Il convegno monotematico avrà luogo presso l'Aula Magna dell'Università degli Studi dell'Insubria - Dipartimento di Biotecnologie e Scienze della Vita, a Varese. I ricercatori e i docenti che si alterneranno provengono dall'Università di Milano, da quella di Cagliari, Ferrara, Palermo, dalla Sapienza di Roma, Bologna, Catania, Verona, Firenze, Camerino, Teramo e naturalmente da quella dell’Insubria.
Un ricco mercato di oltre 450 “Nuove Sostanze Psicoattive” (Nsp) ha recentemente raggiunto l’utenza, giovane e meno giovane: a fianco di eroina e cocaina anche i derivati delle amfetamine e molecole sempre nuove, ottenute con piccole modifiche e quindi capaci di eludere test diagnostici ed eludere la legislazione che fatica a rincorrerli per inserirli nelle tabelle delle sostanze vietate. Poi ci sono i cannabinoidi sintetici. Mentre la marijuana “naturale”, tradizionale, contiene il principio attivo stupefacente Thc generalmente tra il 5 ed il 7% (ma in alcuni casi fino al 10/15%) i prodotti a base di cannabinoidi sintetici sono costituiti da trinciati di erbe che possono avere o non avere proprietà psicoattive ma a cui vengono aggiunte molecole capaci di stimolare il sistema nervoso in modo molto più potente del Thc. I cannabinoidi sintetici hanno un’affinità recettoriale molto più elevata del Thc e vengono spesso commercializzati sotto forma di miscele di erbe e sostanze vegetali, definite anche come herbal mixture o herbal blend, incensi o profumanti per ambienti. I consumatori spesso ritengono di assumere prodotti naturali simili alla cannabis, mentre in realtà gli effetti di queste molecole di sintesi sono molto più potenti, più duraturi e più tossici e con maggiore rischio di provocare danni irreversibili. Il mercato – che oggi non è più tanto la strada quanto il Web, quindi più raggiungibile perché meno pericoloso e accessibile a tutti – è in pericolosa espansione.
Oltre ai cannabinoidi sintetici altre sostanze nuove sono, chimicamente, piperazine, catinoni, fenetilamine, benzofurani, derivati della ketamina, sostanze di origine vegetale e agenti performanti.

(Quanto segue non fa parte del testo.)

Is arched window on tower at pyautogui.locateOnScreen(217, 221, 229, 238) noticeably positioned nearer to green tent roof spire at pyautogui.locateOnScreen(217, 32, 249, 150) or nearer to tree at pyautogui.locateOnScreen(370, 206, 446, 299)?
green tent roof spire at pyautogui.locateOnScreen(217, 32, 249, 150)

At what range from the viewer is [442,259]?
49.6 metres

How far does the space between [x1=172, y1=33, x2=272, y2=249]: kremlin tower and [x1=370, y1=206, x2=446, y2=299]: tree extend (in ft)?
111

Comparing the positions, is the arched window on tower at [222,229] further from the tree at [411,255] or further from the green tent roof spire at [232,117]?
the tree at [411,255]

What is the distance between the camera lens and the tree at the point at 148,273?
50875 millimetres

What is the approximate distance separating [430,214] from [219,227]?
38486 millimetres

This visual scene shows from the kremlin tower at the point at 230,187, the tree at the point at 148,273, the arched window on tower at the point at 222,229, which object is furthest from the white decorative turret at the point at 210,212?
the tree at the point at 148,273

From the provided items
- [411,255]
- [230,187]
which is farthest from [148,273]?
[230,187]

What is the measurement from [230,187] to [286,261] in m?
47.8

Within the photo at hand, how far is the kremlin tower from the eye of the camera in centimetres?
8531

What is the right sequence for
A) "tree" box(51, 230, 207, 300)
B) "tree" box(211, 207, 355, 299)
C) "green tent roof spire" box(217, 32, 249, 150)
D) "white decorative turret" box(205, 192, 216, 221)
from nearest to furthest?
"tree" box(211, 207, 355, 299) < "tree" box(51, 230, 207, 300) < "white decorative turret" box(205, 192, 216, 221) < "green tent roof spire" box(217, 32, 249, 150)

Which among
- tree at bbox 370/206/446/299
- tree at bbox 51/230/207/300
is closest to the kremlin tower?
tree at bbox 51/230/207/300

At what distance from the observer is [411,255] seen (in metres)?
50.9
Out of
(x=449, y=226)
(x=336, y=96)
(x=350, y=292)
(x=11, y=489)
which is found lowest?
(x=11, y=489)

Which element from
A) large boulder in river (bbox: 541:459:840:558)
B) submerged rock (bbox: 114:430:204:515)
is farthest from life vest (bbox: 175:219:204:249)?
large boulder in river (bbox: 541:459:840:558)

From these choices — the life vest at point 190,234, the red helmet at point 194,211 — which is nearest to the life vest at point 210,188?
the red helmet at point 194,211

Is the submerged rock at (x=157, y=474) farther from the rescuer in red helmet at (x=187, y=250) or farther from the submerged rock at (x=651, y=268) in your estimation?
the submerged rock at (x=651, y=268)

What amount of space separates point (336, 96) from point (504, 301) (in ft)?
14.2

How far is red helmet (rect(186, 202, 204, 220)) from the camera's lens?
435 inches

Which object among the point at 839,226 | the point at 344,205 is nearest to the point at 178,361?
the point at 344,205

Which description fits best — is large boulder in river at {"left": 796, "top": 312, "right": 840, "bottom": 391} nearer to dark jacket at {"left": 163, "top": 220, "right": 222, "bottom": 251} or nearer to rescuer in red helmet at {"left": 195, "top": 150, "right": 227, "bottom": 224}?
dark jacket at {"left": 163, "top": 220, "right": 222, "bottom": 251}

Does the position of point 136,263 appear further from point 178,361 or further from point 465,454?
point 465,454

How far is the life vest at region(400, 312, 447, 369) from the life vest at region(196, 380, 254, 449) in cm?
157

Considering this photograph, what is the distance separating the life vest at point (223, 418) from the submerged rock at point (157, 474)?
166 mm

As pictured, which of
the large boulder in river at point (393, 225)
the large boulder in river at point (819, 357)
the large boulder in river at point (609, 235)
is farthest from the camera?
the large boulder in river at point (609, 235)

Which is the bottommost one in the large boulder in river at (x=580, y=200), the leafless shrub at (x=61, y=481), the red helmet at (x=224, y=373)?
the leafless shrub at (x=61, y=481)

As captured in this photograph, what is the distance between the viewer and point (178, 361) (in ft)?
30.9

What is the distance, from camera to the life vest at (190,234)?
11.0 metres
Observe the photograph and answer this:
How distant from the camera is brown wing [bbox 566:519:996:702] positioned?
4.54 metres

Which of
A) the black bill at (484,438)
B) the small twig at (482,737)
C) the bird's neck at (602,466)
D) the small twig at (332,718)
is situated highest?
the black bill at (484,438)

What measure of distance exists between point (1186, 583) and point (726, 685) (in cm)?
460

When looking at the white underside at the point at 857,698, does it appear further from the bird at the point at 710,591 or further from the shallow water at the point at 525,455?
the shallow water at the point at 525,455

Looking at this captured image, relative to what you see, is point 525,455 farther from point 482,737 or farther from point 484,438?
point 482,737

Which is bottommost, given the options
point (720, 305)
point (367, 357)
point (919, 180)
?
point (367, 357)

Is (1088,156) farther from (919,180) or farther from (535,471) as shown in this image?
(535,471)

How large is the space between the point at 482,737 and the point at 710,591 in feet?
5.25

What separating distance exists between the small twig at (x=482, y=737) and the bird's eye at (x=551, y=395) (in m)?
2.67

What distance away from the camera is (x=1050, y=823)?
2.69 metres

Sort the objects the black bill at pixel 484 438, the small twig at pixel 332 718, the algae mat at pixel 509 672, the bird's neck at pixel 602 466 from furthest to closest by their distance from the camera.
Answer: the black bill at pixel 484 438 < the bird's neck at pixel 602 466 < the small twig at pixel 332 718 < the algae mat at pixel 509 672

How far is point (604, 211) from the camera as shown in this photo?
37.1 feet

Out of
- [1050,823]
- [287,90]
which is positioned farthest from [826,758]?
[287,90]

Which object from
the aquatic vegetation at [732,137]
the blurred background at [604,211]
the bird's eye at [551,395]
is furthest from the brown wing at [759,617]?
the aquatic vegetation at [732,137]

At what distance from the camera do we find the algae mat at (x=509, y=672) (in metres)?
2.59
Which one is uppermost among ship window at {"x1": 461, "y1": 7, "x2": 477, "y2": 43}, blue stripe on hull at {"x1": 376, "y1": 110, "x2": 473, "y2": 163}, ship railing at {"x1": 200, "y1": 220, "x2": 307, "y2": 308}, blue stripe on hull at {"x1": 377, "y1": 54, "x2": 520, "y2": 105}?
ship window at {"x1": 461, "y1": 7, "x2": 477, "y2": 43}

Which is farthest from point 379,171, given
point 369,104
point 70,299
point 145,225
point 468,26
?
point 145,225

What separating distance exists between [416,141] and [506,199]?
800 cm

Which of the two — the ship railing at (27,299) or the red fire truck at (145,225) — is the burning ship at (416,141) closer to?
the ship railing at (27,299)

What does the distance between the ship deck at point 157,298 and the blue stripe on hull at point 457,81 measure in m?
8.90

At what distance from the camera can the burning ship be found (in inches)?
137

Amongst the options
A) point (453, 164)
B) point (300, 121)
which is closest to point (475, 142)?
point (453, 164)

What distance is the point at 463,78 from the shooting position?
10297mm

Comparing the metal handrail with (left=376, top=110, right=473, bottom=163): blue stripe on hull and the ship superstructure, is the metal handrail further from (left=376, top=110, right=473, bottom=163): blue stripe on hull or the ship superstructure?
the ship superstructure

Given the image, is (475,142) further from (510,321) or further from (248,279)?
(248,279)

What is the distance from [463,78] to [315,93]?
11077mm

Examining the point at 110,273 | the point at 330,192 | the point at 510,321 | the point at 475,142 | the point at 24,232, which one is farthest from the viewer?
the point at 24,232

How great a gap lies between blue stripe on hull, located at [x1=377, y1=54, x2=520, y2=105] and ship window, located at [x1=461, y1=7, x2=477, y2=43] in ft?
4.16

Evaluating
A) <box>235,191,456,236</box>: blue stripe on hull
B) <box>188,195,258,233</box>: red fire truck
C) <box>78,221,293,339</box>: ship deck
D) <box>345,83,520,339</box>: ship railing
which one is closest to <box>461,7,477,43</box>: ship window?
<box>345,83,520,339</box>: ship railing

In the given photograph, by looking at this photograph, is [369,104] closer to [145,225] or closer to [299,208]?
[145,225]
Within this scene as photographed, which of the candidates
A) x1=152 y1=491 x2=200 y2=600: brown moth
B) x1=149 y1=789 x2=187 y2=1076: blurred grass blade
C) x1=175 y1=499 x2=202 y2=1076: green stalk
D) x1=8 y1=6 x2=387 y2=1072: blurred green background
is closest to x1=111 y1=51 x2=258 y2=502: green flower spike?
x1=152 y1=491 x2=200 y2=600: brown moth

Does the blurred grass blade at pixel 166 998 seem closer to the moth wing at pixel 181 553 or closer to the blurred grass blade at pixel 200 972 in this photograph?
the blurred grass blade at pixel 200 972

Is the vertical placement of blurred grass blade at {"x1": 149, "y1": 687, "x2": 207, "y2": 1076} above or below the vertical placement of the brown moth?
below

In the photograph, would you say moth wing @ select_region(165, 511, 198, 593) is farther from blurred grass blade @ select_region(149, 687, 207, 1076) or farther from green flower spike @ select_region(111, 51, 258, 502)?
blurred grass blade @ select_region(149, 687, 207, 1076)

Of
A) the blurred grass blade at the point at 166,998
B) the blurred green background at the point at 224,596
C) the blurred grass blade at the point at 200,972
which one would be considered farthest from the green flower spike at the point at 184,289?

Sono potenzialmente mortali e tutte capaci di produrre gravi sindromi psicotiche.
“Nell’adolescente i danni delle sostanze d’abuso sono potenzialmente maggiori che nell’adulto – spiega Daniela Parolaro, dell'Università degli Studi dell’Insubria e Fondazione Zardi Gori, membro del comitato scientifico e organizzativo del convegno – perché il cervello è in forte 'crescita' ancora per tutta l’adolescenza e dunque l’esposizione a sostanze dannose può facilmente creare, in questa fase, danni allo sviluppo neuronale e predisporre a malattie psichiatriche come schizofrenia e depressione”. Adolescenti più a rischio, dunque, anche perché naturalmente più propensi: “L’area del cervello stimolata dalle sensazioni piacevoli è già strutturata nell’adolescente mentre la corteccia, che ha invece il compito di 'filtrare' e tenere a bada questi impulsi matura soltanto intorno ai 20 anni”. I più giovani corrono un pericolo maggiore, inconsapevolmente portati da una biologia che li espone alle lusinghe del benessere artificiale.
“La farmacologia delle dipendenze sconta, in Italia, una mancanza di adeguati finanziamenti in misura più grave rispetto ad altre linee di ricerca – prosegue Parolaro – perché apparentemente sembra non esserci un ritorno economico immediato per i prodotti che ne deriveranno. Questo freno ci lascia indietro nella prevenzione di un fenomeno così serio come quello dell’abuso delle sostanze tossiche”. La strategia al contrasto rimane pertanto quella della comunicazione sociale e del contenimento, che però come suggerisce anche la cronaca quotidiana risulta assolutamente insufficiente. “In Italia la tossicodipendenza non è ancora considerata una malattia – conclude l’esperta – , viene percepita come la devianza di persone mal adattate alla società, invece l’abuso di sostanze non ha semplicemente radici comportamentali, ma anche genetiche”.
È stato dimostrato, per esempio, che la tendenza a fare uso compulsivo di marijuana è favorita negli individui che recano una alterazione al gene che esprime il recettore per il Thc. Discorso analogo per quanto riguarda le altre droghe. Sebbene quindi i fattori ambientali siano determinanti è, in ultima analisi, la nostra neurobiologia ad esporci all’abuso. Si tratta pertanto di una vera e propria malattia che ha bisogno di finanziamenti per essere caratterizzata, compresa e affrontata con nuovi strumenti.